Eight Themes in System Safety Engineering

I was led recently to think of some of the main issues in safety engineering of systems with computer-based components, when they occurred in the course of a discussion on the University of York safety-critical systems mailing list (look for “Certification of Tools/Components” in the archive). Here are some of these issues and my views on them.

Issue 1. “Where is the hard part of safety engineering? At the requirements level, or below?”

I think there is consensus that many of the most significant failures of the last decades have come down to requirements failures (mismatch between the engineering functional specification and the actual environment in which the system was operating). This was shown most visibly by Robyn Lutz on NASA mission failures some two decades ago. It was also substantiated by an HSE report whose name I don’t recall. And it fits with the experience of most of us.

So here is a heretical thought. Maybe this is changing as the systems become more complex? The 1997 Mars Pathfinder failure occurred because of a known weakness of an operating-system prioritisation scheme. It turned out that the designers didn’t know the right computer science; others did. With simpler systems than a Unix-based real-time kernel with priority schemes, it is likelier that everyone involved would have known the right science and any problems would not have lain in the OS.

The B777 has suffered two significant problems.
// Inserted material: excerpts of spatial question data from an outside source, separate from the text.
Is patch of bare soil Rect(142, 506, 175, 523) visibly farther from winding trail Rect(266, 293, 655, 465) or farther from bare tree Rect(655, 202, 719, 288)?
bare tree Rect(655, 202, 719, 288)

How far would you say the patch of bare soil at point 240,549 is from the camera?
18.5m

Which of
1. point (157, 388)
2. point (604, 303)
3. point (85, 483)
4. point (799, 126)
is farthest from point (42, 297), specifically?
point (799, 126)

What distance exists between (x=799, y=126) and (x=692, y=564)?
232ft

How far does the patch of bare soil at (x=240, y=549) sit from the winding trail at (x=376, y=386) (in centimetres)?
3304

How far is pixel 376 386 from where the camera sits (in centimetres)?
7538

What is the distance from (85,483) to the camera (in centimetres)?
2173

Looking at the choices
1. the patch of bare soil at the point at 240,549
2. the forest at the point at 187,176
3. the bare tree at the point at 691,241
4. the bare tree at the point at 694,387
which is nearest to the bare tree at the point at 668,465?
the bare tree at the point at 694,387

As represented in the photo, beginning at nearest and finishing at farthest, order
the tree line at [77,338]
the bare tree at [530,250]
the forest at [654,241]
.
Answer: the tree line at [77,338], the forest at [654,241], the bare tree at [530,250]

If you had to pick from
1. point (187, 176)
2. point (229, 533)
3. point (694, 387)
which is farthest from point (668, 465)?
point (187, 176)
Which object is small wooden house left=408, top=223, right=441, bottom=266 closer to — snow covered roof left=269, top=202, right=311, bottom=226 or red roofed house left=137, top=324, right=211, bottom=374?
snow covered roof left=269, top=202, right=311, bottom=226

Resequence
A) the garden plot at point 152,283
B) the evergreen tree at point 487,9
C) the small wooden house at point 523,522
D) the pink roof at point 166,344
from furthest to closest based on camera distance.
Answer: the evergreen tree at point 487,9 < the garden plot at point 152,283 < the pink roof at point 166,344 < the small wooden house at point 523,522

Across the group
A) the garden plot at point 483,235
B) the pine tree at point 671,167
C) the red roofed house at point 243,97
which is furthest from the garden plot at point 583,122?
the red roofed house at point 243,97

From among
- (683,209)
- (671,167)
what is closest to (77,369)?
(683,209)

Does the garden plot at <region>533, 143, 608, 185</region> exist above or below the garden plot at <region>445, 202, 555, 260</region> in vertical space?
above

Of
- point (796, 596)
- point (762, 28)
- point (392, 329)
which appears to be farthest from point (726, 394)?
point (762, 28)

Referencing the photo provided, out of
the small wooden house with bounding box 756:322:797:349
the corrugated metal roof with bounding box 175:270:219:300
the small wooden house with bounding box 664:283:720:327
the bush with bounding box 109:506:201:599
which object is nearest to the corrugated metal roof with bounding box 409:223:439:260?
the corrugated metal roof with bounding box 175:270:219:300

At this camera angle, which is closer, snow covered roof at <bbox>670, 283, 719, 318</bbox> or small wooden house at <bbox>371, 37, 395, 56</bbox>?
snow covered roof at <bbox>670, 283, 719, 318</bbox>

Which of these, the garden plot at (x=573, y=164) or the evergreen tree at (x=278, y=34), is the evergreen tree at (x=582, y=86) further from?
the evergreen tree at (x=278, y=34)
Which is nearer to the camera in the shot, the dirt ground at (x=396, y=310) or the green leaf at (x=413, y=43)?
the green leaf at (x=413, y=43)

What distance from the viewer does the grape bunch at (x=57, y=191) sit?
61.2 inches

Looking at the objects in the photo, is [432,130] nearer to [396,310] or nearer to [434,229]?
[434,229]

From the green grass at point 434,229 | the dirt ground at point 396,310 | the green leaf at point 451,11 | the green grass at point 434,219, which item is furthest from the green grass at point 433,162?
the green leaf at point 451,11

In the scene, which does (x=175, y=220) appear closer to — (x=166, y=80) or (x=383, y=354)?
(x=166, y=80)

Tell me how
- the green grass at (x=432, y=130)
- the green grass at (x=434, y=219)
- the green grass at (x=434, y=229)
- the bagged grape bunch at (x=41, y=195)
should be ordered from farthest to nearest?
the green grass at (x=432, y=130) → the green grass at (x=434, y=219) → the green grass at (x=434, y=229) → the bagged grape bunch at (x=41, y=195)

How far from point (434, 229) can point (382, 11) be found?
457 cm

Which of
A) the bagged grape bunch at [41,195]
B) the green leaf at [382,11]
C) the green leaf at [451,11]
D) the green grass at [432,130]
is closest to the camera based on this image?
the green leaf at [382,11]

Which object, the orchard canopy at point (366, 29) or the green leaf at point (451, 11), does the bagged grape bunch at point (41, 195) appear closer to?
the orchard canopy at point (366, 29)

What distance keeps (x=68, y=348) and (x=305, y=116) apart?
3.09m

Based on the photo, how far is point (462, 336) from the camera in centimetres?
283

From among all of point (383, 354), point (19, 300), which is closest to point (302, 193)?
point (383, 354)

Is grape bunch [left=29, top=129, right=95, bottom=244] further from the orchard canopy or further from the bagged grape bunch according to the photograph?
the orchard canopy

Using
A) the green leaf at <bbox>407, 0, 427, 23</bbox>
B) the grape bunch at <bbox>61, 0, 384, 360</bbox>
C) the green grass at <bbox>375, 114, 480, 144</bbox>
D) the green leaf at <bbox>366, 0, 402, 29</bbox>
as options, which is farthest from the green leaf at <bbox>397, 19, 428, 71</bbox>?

One came to light in the 2005 pitch-excursion incident in Western Australia. The other was a series of Byzantine failures on the control-system bus which almost led to the airworthiness certificate being withdrawn. Neither of these were requirements failures.

The A330 has also suffered multiple pitch-excursion incidents, to two aircraft in Western Australia in late 2008. That seems to have something to do with the fault-tolerance architectural behavior. No requirements failure there.

Except, of course, that one person’s design is another person’s requirements. Dealing with requirements involves developing one specification. Design involves comparing two. Because of social constraints (subcontracting, proprietary information, and so on), maybe many engineers are working with one specification when they should really be comparing two? That doesn’t make associated failures into requirements problems, although the organisations involved may like to characterise them this way. They are traceability and refinement issues.

Issue 2. “Where should we concentrate effort in safety-critical system design?”

The obvious answer is: anywhere and everywhere there is a weakness. There are weaknesses all the way from initial conception (“requirements elicitation”) down to object code and thence to the HW.

One issue: Almost any code into which anyone has ever looked has bugs in it. Indeed, since Rod Chapman discovered the bug in the Praxis/NSA Tokeneer project, to that point thought likely to be bug-free, while writing the project up for public release, I think I can eliminate the word “almost”. (Recent work at NICTA in Sydney has verified a real-time operating system kernel in C, using Larry Paulson’s Isabelle prover. However, I would like to know what NICTA assumes about the operational semantics of the precise C code they verified, and how they assure that semantics in the compiler they recommend using: if they do so, I’ll put “almost” back in.)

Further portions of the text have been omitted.